▸ **YOUR GOAL**:
Apart from the images, the entire listing below must be restated word for word.

▸ **DATA SHOWN**:
^^^^^^^^^^^^^^^^

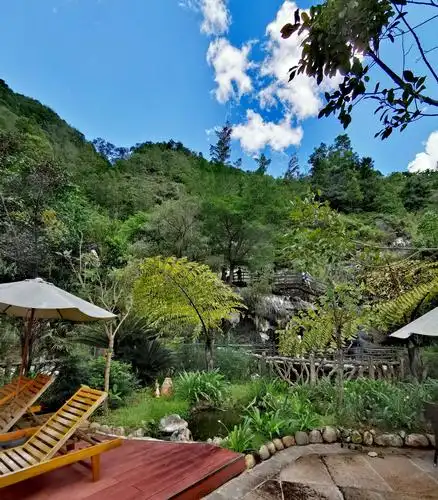 腾冲热海景区(二)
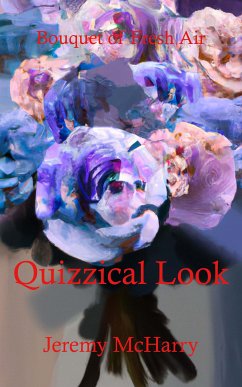 Quizzical Look (eBook, ePUB) - McHarry, Jeremy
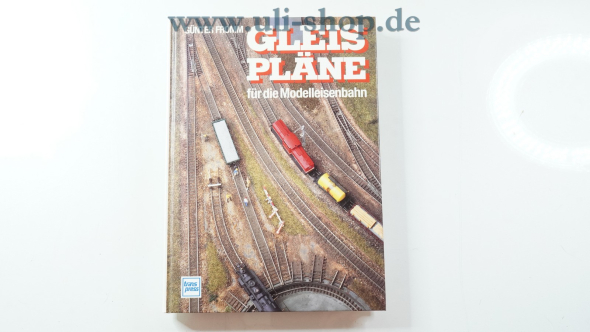 H0 Literatur Galeriebild - zum Vergrößern bitte auf das Bild klicken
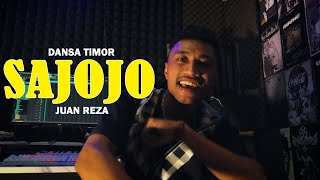 Juan Reza - SAJOJO  (Cover)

^^^^^^^^^^^^^^^^

▸ **OUTPUT FOR THIS EXERCISE**:
 腾冲热海景区(二)
 Quizzical Look (eBook, ePUB) - McHarry, Jeremy
 H0 Literatur Galeriebild - zum Vergrößern bitte auf das Bild klicken
 Juan Reza - SAJOJO  (Cover)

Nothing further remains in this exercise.